*EXCERPTED RECORDS:*
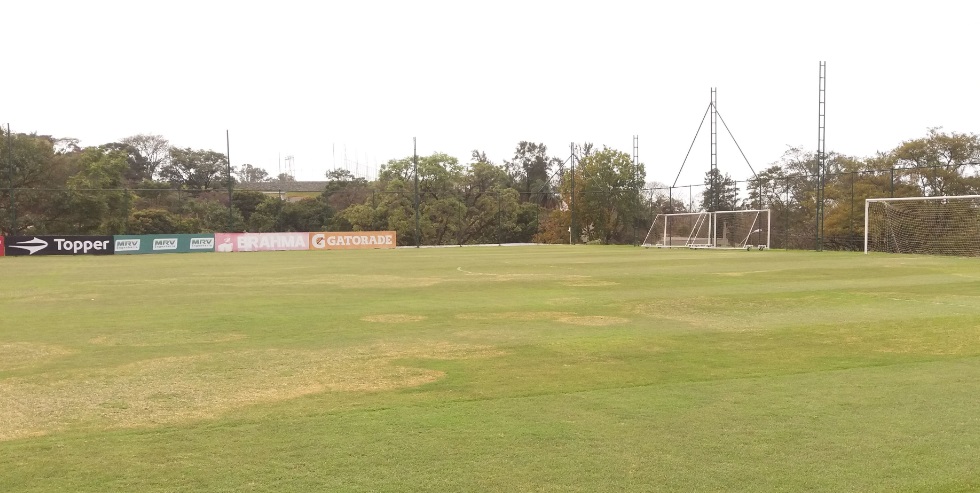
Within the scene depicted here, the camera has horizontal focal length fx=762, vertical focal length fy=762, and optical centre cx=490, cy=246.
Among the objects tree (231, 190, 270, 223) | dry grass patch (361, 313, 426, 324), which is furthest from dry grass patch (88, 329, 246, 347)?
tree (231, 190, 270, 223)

...

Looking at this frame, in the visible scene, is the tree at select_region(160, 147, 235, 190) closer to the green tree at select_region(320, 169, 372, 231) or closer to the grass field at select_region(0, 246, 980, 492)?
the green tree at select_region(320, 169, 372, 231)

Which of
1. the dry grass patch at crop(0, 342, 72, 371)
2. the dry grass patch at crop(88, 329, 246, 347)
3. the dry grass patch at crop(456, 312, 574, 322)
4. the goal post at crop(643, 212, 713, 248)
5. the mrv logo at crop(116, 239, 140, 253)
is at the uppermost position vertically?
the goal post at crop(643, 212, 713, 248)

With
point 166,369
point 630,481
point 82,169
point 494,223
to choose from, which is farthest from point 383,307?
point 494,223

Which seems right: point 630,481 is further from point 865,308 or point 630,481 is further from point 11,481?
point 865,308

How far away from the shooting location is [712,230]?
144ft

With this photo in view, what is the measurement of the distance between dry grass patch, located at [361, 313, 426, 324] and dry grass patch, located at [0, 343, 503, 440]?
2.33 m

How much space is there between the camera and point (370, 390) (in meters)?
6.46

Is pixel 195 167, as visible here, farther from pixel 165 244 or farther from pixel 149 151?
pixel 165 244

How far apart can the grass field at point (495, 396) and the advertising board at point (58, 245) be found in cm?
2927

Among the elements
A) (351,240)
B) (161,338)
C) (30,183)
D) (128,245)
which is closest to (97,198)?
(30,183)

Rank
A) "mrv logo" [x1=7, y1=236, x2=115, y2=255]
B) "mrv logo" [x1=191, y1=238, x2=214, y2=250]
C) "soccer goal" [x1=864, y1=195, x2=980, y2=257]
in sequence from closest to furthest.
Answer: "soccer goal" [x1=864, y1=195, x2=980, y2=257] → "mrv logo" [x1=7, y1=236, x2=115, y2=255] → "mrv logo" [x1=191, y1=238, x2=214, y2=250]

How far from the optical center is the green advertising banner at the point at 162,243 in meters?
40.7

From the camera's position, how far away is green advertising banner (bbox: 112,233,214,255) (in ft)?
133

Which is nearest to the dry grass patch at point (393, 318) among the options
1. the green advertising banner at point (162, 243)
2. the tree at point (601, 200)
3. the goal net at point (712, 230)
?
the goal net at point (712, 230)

*WHAT YOU WILL DO:*
Which lines in the entries above contain the string "optical", with uppercase and lowercase treated as different? Copy each such line in full.

*COMPLETED TASK:*
Within the scene depicted here, the camera has horizontal focal length fx=762, vertical focal length fy=762, and optical centre cx=490, cy=246.
How far from the optical center is the green advertising banner at the point at 162,243 in meters?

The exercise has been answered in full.